**Text block**.
For businesses that need ongoing support, we help manage filing calendars, data review, documentation, reconciliations, and periodic taxability updates.

Common Questions About Sales & Use Tax in Louisiana

Some services may be taxable in Louisiana, but not every professional or business service should be treated the same way. The Louisiana Department of Revenue (LDR) states: "There are 10 taxable services in Louisiana." Service taxability should be checked against the specific service, invoice structure, and facts of the transaction. See LDR's taxable services FAQ for additional information.

Louisiana taxes certain specified services, including categories listed by LDR such as repairs and maintenance of tangible personal property, prewritten computer software access services, information services, telecommunications services, and certain cable, satellite, and video programming services. Review the specific service list and definitions against LDR's General Sales & Use Tax guidelines before treating a service as taxable or exempt. Contact us today for a review of your specific situation.

Out-of-state sellers may need to collect Louisiana sales tax if they have physical presence, inventory, employees, contractors, installation activity, or other connections with Louisiana. Sellers without physical presence should also review the Louisiana-delivered gross revenue threshold in R.S. 47:301. Marketplace sales and remote seller rules can affect the analysis under R.S. 47:340 and R.S. 47:340.1.

Louisiana sales tax compliance can involve state and local tax. Parish, city, and district taxes may apply in addition to state tax, and the correct combined rate can depend on the location and sourcing of the sale. Businesses should review both state and local obligations before setting up collection or filing. See R.S. 47:301.4 and R.S. 47:337.23.

Registration usually begins after a business determines it has a Louisiana sales tax obligation. Per Louisiana Department of Revenue guidelines, qualifying dealers must apply for a sales tax certificate, collect the proper taxes from customers, and file returns with LDR. Before registering, confirm nexus, taxability, filing requirements, and whether prior-period exposure needs to be addressed. Registering without a plan can create immediate filing obligations.

Use tax generally applies when tangible personal property or digital products are used, stored, consumed, or distributed in Louisiana and sales tax was not properly collected by the seller. Businesses often encounter use tax issues with out-of-state purchases, equipment, supplies, inventory movements, and vendor invoices.

**To be done**.
a) Duplicate the Louisiana sales tax FAQ word for word from "Louisiana taxes certain" to "your specific situation.".
b) According to the Louisiana sales tax FAQ, how many taxable services does the Louisiana Department of Revenue say there are in Louisiana?
The items are not needed for this work.

(Dataset records)
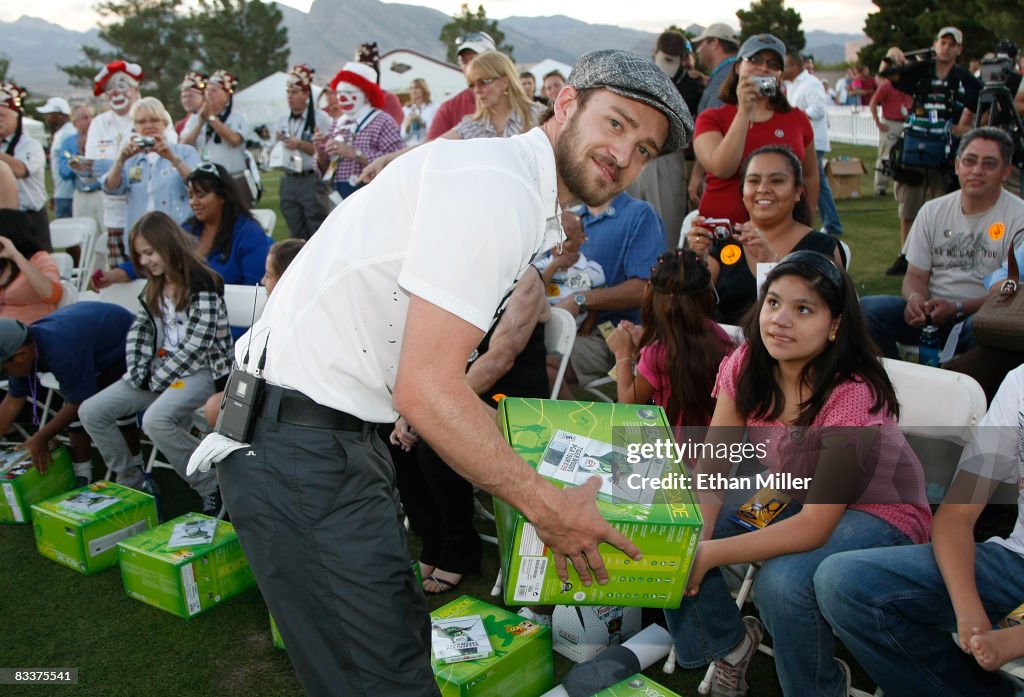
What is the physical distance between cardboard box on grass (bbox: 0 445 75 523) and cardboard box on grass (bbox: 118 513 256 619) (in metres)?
1.07

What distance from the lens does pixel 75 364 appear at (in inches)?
167

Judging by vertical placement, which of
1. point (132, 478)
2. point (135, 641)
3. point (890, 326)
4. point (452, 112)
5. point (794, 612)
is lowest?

**Responses for each task**.
a)
Louisiana taxes certain specified services, including categories listed by LDR such as repairs and maintenance of tangible personal property, prewritten computer software access services, information services, telecommunications services, and certain cable, satellite, and video programming services. Review the specific service list and definitions against LDR's General Sales & Use Tax guidelines before treating a service as taxable or exempt. Contact us today for a review of your specific situation.

b) The Louisiana Department of Revenue states there are 10 taxable services in Louisiana.